Required action 1: Read the passage about plant-based nylon below and say whether each statement agrees with it. Answer yes or no for each, and quote the words from the passage that settle it: (a) Genomatica is based in San Diego. (b) Each year the world makes 5m tonnes of nylon-6 fibre. (c) The nylon industry is worth US$60bn globally.
Required action 2: In the passage about plant-based nylon below, print everything from "Every year, the" down to "greenhouse gas emissions.", word for word.
Required action 3: Carry on the passage about plant-based nylon from where it stops.

Passage to read:
In the 1930s the revolutionary invention of nylon, the world’s first fully synthetic material, helped spawn the plastics age. Now, more than 80 years later, clean manufacturing technology company Genomatica has announced production of the first tonne of the key ingredient for bio-based nylon – derived from plants, rather than crude oil.
Every year, the world makes 5m tonnes of ‘nylon-6’ fibre for carpets, clothing, car interiors, engineered plastics and food packaging, requiring large amounts of water and energy and resulting in 60m tonnes of greenhouse gas emissions.
For San Diego-based Genomatica, working alongside major European nylon producer Aquafil, harnessing the power of synthetic biology is key to reducing the environmental footprint of one of the world’s most ubiquitous plastics. The nylon industry alone is worth US$10bn globally, offering the bioeconomy a huge potential market to tap into.
The new plant-based production process engineers microorganisms to ferment plant sugars and produce caprolactam – a ‘precursor’, or essential ingredient, for making nylon and other materials – in a 100% renewable way.
CEO of Genomatica Christopher Schilling said the bottom line is best served by sustainability.
“DuPont’s landmark production of nylon 80 years ago introduced a highly versatile staple material to the apparel, textile and engineering product industries.

Data under study:
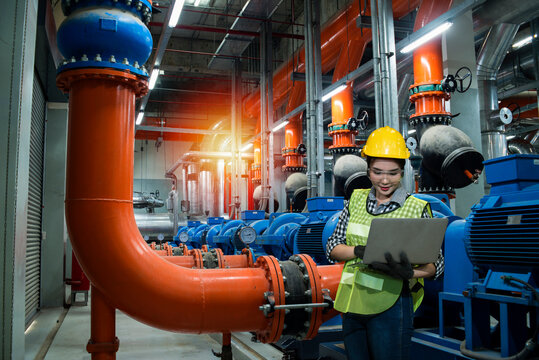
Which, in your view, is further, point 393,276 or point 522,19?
point 522,19

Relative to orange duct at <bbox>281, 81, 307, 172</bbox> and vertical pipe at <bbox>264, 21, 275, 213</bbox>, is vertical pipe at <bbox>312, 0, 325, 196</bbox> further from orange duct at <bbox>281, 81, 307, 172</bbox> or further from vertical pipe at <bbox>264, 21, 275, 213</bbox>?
vertical pipe at <bbox>264, 21, 275, 213</bbox>

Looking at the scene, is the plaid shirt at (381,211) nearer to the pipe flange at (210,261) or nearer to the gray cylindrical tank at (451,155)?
the pipe flange at (210,261)

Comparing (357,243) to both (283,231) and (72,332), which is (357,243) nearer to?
(283,231)

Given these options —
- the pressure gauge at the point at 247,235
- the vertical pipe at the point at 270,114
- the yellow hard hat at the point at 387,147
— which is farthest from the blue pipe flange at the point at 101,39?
the vertical pipe at the point at 270,114

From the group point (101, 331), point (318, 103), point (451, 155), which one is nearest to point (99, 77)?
point (101, 331)

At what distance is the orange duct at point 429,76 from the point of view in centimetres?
597

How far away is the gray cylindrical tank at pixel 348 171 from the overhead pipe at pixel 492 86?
177 centimetres

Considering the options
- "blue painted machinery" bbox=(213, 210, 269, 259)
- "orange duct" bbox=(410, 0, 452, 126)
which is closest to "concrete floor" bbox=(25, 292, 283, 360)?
"blue painted machinery" bbox=(213, 210, 269, 259)

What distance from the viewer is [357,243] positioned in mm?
2057

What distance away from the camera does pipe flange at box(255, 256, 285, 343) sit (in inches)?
89.1

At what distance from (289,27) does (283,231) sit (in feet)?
29.4

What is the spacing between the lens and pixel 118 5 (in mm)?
2084

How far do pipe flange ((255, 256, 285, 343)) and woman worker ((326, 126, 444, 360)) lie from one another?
1.12ft

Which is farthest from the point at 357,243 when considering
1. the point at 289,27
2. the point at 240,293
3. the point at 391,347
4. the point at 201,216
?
the point at 201,216
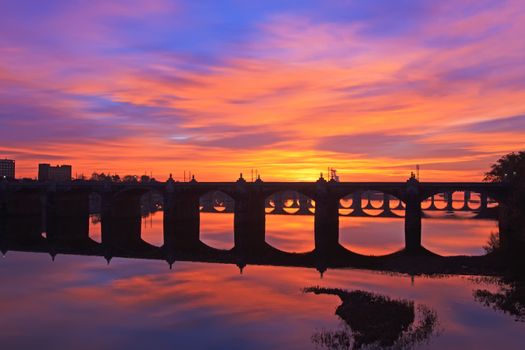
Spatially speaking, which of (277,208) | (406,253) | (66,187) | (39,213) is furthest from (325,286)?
(277,208)

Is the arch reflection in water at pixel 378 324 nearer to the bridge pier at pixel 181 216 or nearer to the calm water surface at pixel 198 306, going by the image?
the calm water surface at pixel 198 306

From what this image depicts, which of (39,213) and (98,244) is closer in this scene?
(98,244)

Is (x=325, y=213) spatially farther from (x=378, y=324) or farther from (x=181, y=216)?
(x=378, y=324)

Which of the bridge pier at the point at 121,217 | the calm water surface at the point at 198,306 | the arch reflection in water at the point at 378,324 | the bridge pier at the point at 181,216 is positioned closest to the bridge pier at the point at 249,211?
the bridge pier at the point at 181,216

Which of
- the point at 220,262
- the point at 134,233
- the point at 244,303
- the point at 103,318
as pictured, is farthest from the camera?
the point at 134,233

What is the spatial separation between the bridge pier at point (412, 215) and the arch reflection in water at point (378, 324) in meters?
43.9

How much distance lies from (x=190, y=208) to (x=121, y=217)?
1901 centimetres

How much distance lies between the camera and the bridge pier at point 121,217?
295 ft

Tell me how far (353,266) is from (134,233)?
171 feet

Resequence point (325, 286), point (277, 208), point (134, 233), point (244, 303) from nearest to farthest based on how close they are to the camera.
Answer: point (244, 303) < point (325, 286) < point (134, 233) < point (277, 208)

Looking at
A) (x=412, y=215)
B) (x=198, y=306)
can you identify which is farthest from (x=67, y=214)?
(x=198, y=306)

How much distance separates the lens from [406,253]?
225ft

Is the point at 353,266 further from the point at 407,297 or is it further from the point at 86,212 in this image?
the point at 86,212

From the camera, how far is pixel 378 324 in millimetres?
30266
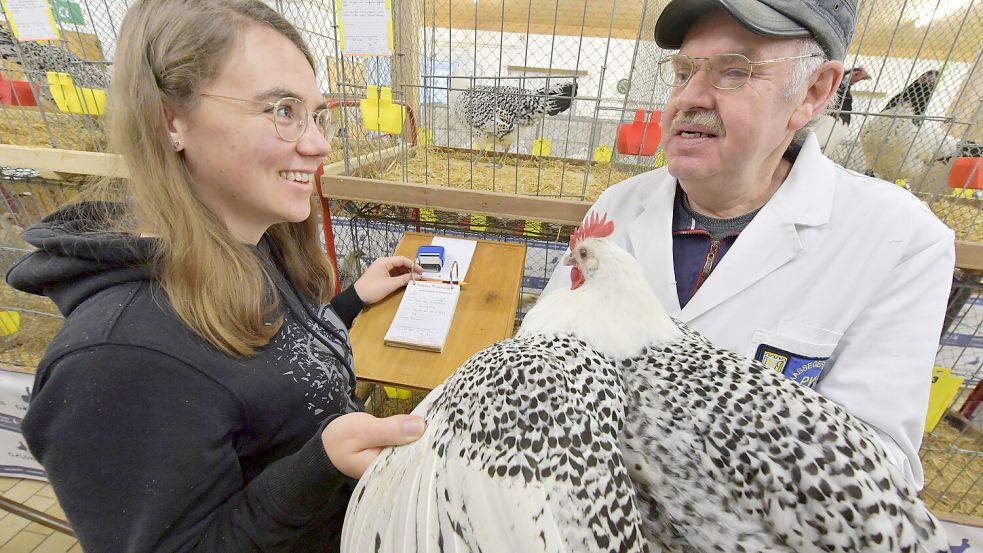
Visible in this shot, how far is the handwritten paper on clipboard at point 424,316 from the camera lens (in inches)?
56.5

Final answer 1:
(a) Yes: "For San Diego-based Genomatica"
(b) Yes: "Every year, the world makes 5m tonnes of ‘nylon-6’ fibre"
(c) No: "The nylon industry alone is worth US$10bn globally"

Final answer 2:
Every year, the world makes 5m tonnes of ‘nylon-6’ fibre for carpets, clothing, car interiors, engineered plastics and food packaging, requiring large amounts of water and energy and resulting in 60m tonnes of greenhouse gas emissions.

Final answer 3:
It’s a terrific material and now, with the power of biotechnology, we can reinvent where it comes from. This is a major step forward in offering a new, more sustainable future with a better nylon for the full range of industries it serves– Christopher Schilling, CEO of Genomatica
As part of this aim, the company is also a member of Project EFFECTIVE, a consortium of 12 partners, including brands such as H&M, Vaude, Carvico and Balsan, which was formed to drive the production of more sustainable bio-based fibres for consumer products, made from renewable feedstocks.
Renewably-sourced nylon is the third commercial success for Genomatica, whose sustainable key ingredients, using plants and waste, have also already found their way into the manufacturing processes of Spandex and some cosmetics.
For Schilling, its success further underlines the argument for sustainable, bio-based approaches to material precursors and he called the initial one-tonne production a small, but important, step. The company’s next goal is to reach commercial-scale levels of 30,000-100,000 tonnes per year.
“We’re seeing consumers demand more sustainable products. Our technology provides brands with a solution to meet this consumer demand,” he added.